Section 4: Membership in this Association shall not be a requirement for the use and privilege of the Library or its materials including check-out privileges. {Restated 1993}

Section 5: The Library may be used for certain purposes exclusive to Members of this Association, including annual, special and Board meetings and other events that may be approved and scheduled by the Board of Directors, but which shall not be in conflict with normal library operations. {Restated 1993}

Section 6: Designated Library facilities may be used for educational meetings and similar purposes pursuant to Standing Rules as may be from time to time adopted by the Board.  Such use shall not conflict with regular Library functions or Association and Board meetings. {Amended 2002}

Section 7: The Board shall adopt a materials selection policy which will be carried out by the Executive Director.  The Executive Director shall appoint qualified staff members to choose materials following the policy guidelines.  No media shall be excluded solely on the basis of content so long as such material does not violate any applicable state or federal laws. {Amended 2003}

Section 8: Some books, because of fragile condition and significant value or extreme scarcity, may be kept locked and restricted from circulation outside the Library proper.  However, such books shall be available for use within the confines of the Library Reading Room by any responsible person. {Restated 1993}


ARTICLE XIII – AMENDMENTS

Section 1: These By-Laws may be amended or modified by a majority vote of the Directors present at any meeting of the Board at which a quorum is present.  All amendments shall be effective when adopted unless modified or repealed by the Association Members at a meeting in which such purpose is stated in the notice thereof. {Restated 1993}

Section 2: The Board shall give notice to the Members of each amendment of these By-Laws adopted by the Board not later than thirty (30) days after adoption by notice in the newsletter and by posting notice and copies of changes at the Library.  The Board shall call a special meeting immediately preceding the annual meeting for the purpose of ratifying any amendments to the By-Laws adopted by the Board since the last special meeting. {Restated 1993}

Section 3: In the event any two Members of the Board or ten (10) Members entitled to vote so demand in writing, the President shall call a special meeting of the Association Members for the purpose of considering any further amendments or modifications of the By-Laws.  The President shall follow the following procedure:

(a) Notice of a special meeting of the Members of the Association shall be given.

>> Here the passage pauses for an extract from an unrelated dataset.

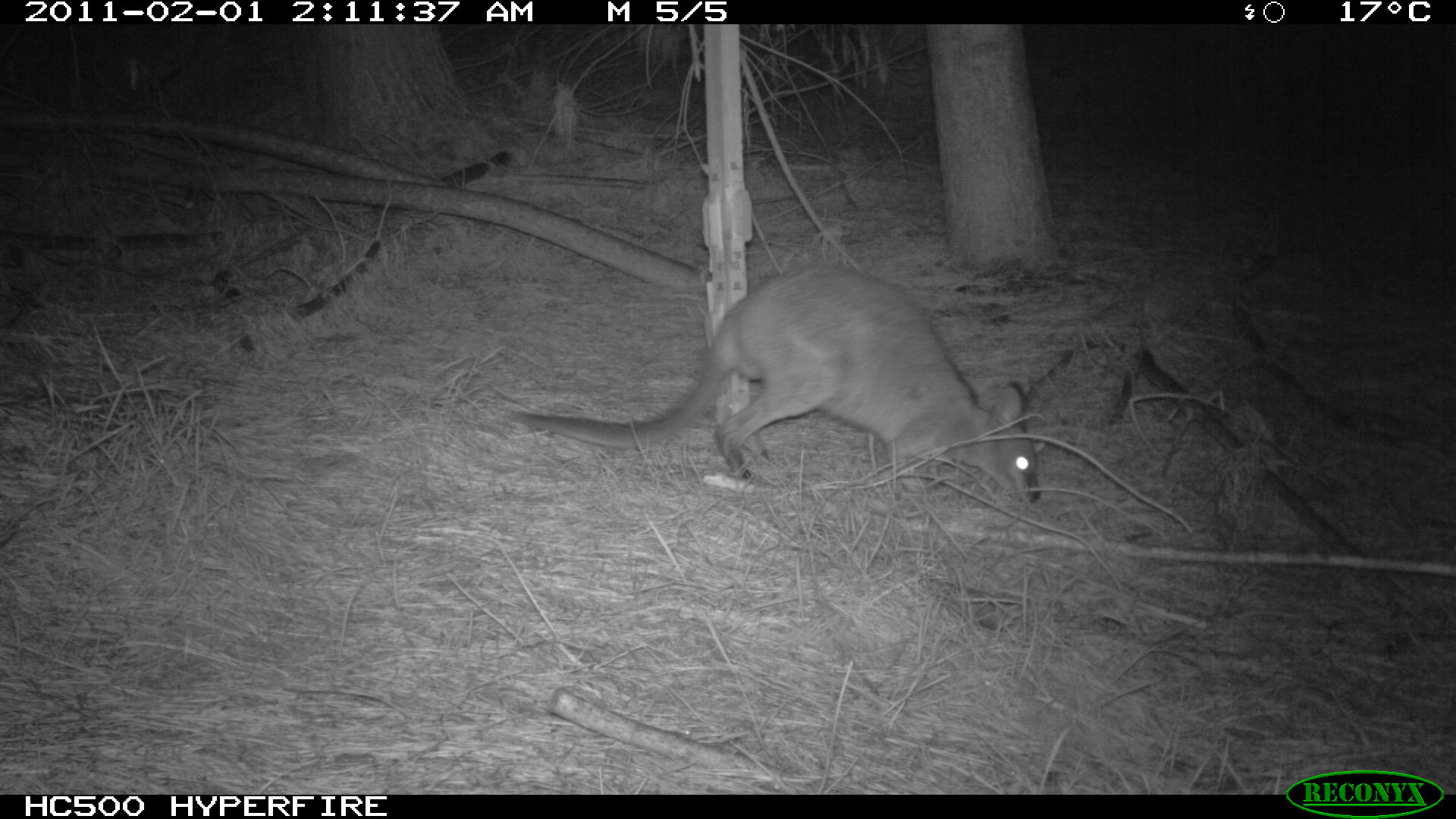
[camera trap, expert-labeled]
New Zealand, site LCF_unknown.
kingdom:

(b) The notice shall state the last amendments to the By-Laws adopted by the Board and any changes or objections proposed by the persons requesting the meeting.  The notice shall state any pre-existing wording, the newly adopted wording and any proposed wording.

(c) A quorum shall be Members entitled to vote who are present at the meeting and the act of a majority thereof shall be the act of the Membership.  {Restated 1993}


ARTICLE XIV – INDEMNITY

Section 1: This Association shall indemnify each Director to the maximum extent permitted by ORS Section 65.387 through Section 65.414, and as amended from time to time. {Amended 2002}


ARTICLE XV – PARLIAMENTARY AUTHORITY

Section 1: The rules contained in “Robert’s Rules of Order Newly Revised” shall supplement the rules and regulations adopted by this Association and shall govern in all cases in which said Rules of Order are applicable and insofar as they are not inconsistent or in conflict with applicable laws, these By-Laws or rules and regulations adopted by this Association. {Restated 1993}


ARTICLE XVI – ADOPTION

Section 1: These re-stated By-Laws were adopted by the Board on this 18th day of May 1993.

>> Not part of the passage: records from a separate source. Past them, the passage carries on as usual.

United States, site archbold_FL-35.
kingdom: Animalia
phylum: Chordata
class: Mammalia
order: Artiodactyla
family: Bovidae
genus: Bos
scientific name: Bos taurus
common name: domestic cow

Amended and adopted as herein printed by the Cedar Mill Community Library Association on the 20th day of July, 1993.

Amended and adopted as herein printed by the Cedar Mill Community Library Association on the 21st day of October, 1997.

Amended by the Board on February 19th, 2002, and ratified by the Cedar Mill Community Library Association on July 16, 2002.

Ratified by the Cedar Mill Community Library Association on July 15, 2003.

Ratified by the Cedar Mill Community Library Association on July 15, 2008.

Amended and Ratified by the Cedar Mill Community Library Association on October 20, 2009.